* Start Excerpted passage *

Fish what you like man! It's just always a blast getting the pier fishermen riled up with little to no effort


----------



## ThaFish

MoganMan said:


> Fish what you like man! It's just always a blast getting the pier fishermen riled up with little to no effort


I swear man, the day one of those pier fishermen talks bad about Chronarch Ci4+s, Stradics, & Loomis rods will be the day that I lose it. I won't have anyone talking bad about the gear I use, it's just not fair for people to mention their opinions!!!


----------



## Hawkseye

ThaFish said:


> I swear man, the day one of those pier fishermen talks bad about Chronarch Ci4+s, Stradics, & Loomis rods will be the day that I lose it. I won't have anyone talking bad about the gear I use, it's just not fair for people to mention their opinions!!!


You're not talking bad about the gear these folks are using...you're insinuating they're idiots for doing so. If you can't distinguish the difference between insulting someones gear and insulting the gears owner then that speaks volumes about you.


----------



## ThaFish

Hawkseye said:


> You're not talking bad about the gear these folks are using...you're insinuating they're idiots for doing so. If you can't distinguish the difference between insulting someones gear and insulting the gears owner then that speaks volumes about you.

* End Excerpted passage *
* Start Recorded data *

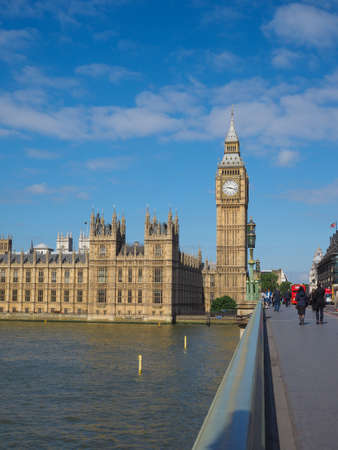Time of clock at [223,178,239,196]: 9:17
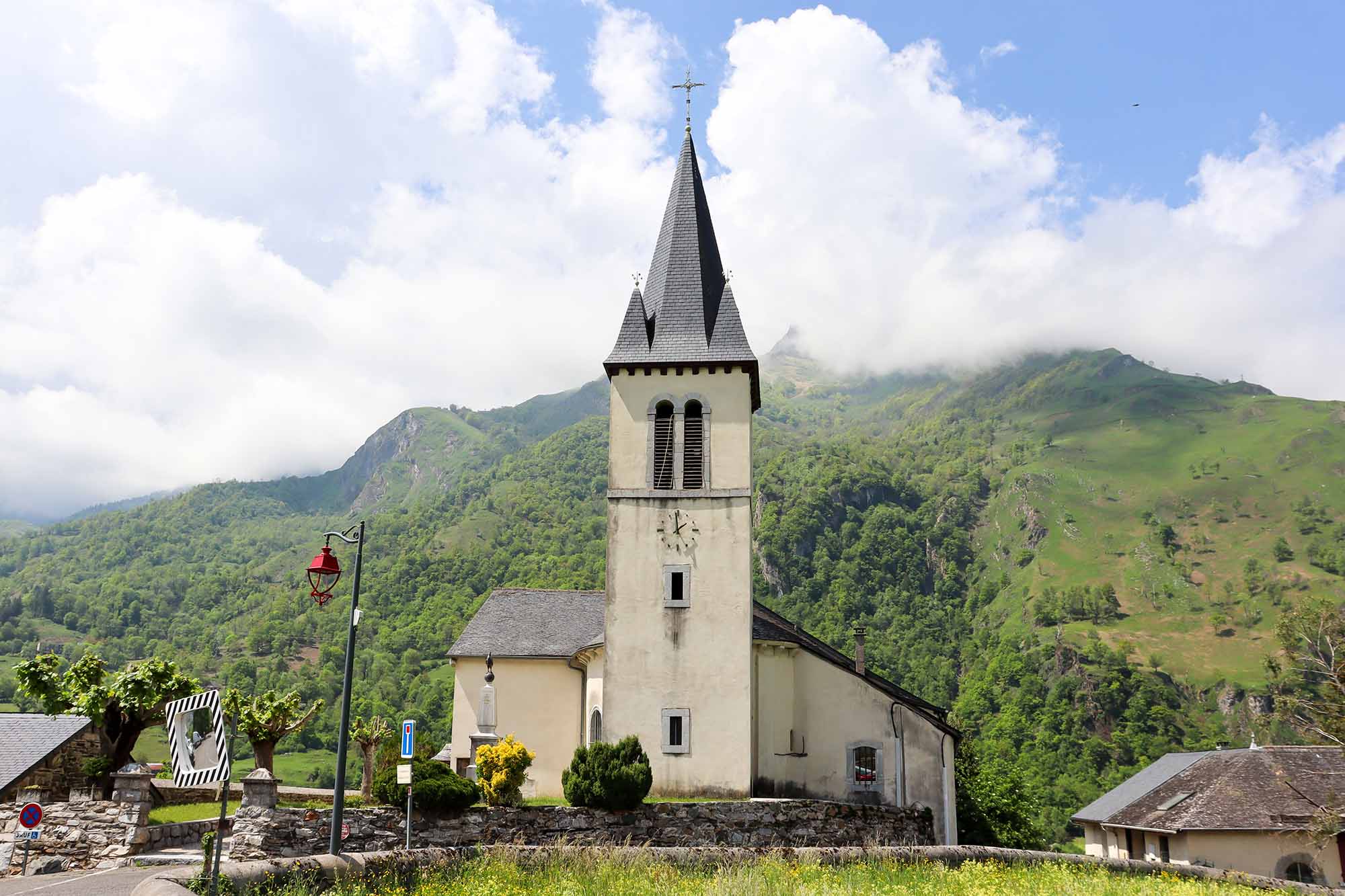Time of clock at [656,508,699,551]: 1:59
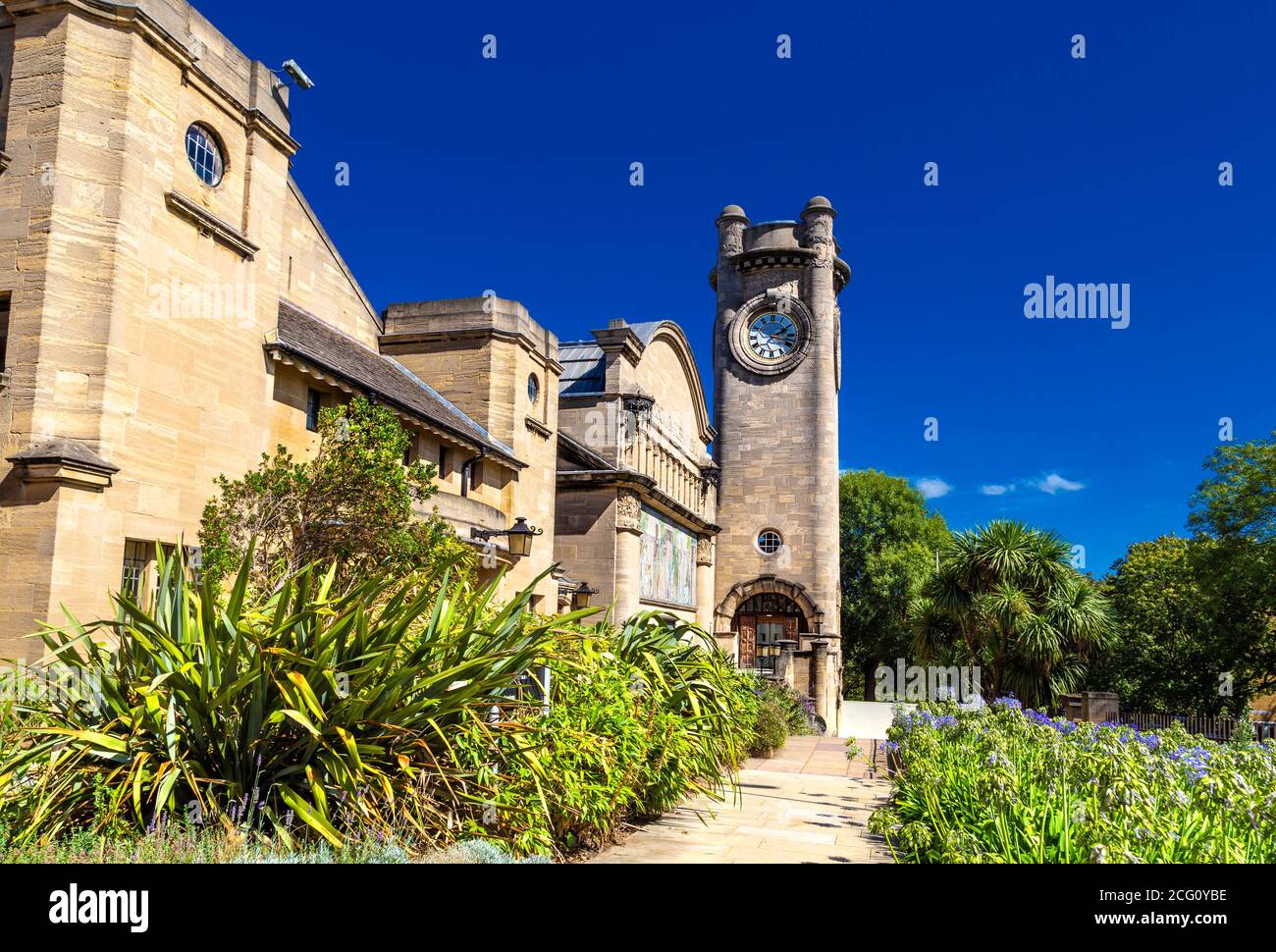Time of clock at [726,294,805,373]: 2:18
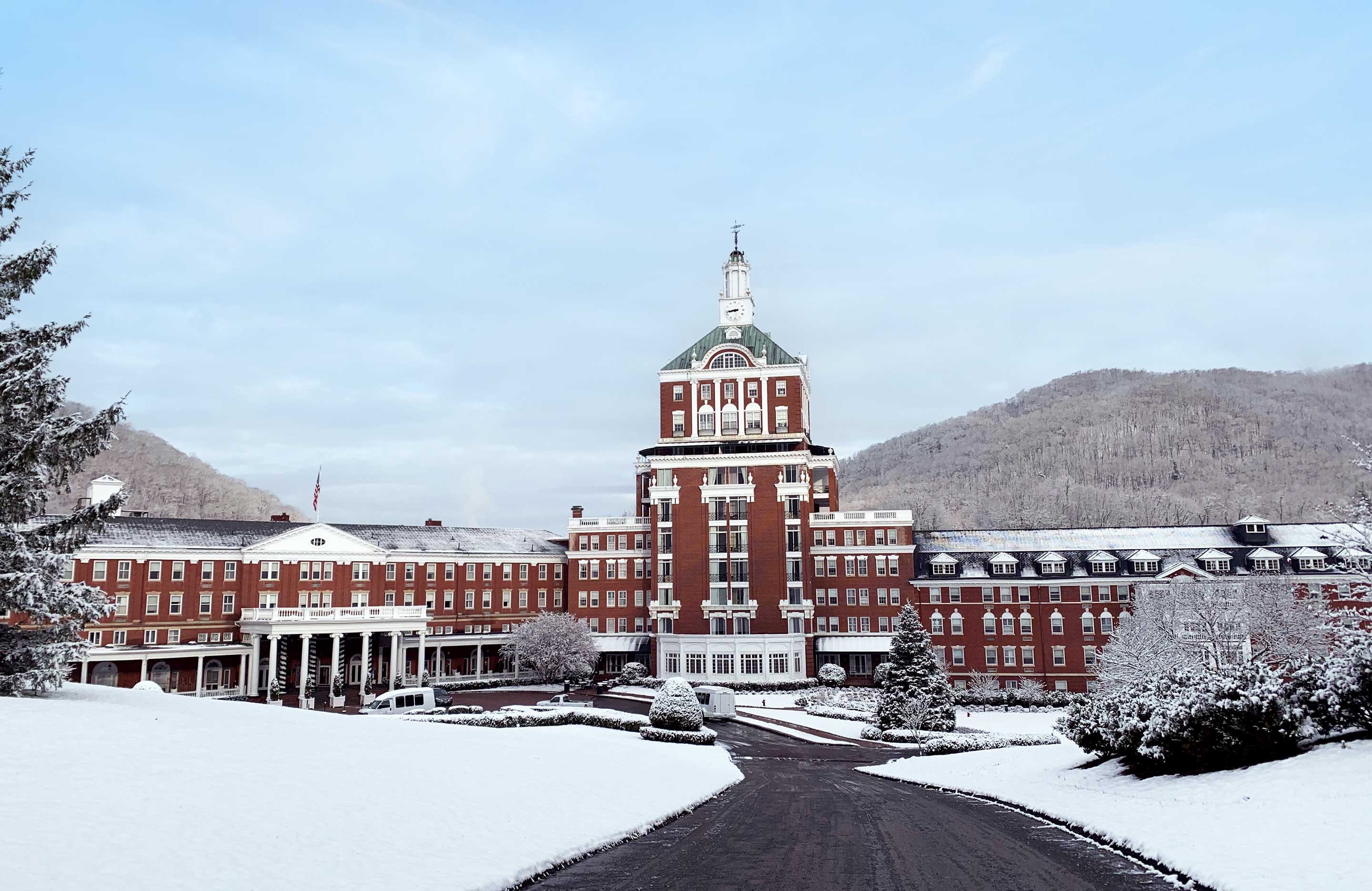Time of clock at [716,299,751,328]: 8:43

* End Recorded data *

=== To do ===
Extend the forum thread on pier fishermen and fishing gear beyond its final line.

=== Answer below ===
Can I get you a tissue? 

If mentioning that using a purpose-built surf reel from 30 feet above the water is "insulting," then yes, I'm insulting you. Keep crying, maybe another Staal owner will come to your rescue. At least when you drown in your own tears your Staal will still be bone dry inside, right?


----------



## Hawkseye

ThaFish said:


> Can I get you a tissue?
> 
> If mentioning that using a purpose-built surf reel from 30 feet above the water is "insulting," then yes, I'm insulting you. Keep crying, maybe another Staal owner will come to your rescue. At least when you drown in your own tears your Staal will be alright, right?


I don't think you and I have ever had words till now. It's fairly obvious by what you're writing that you know nothing about me at all soooo..... I really don't think there's any sense in continuing this conversation on here.


----------



## Ocean Master

It's the same thing now as it was in the 60's and early 70's. If you didn't have a modified 402 you weren't cool.


----------



## FreeDiver

ThaFish said:


> That's an even bigger joke than using one on the pier...
> 
> Don't get me wrong, I have no issue with guys using whatever gear they want, wherever they want. Just don't get all bent out of shape or try to justify it when being made fun of for using a heavy-ass, waterproof reel designed for the surf from a boat or the pier.



Ever tuna fished with spinning gear??? Staal can handle it... Matched with a popper... It not just that it's a sealed unit, the drag has proven itself. After selling to zebco, the owner of staal kept making fly reels 3-tand.. There also work horses and compared with the best it their class.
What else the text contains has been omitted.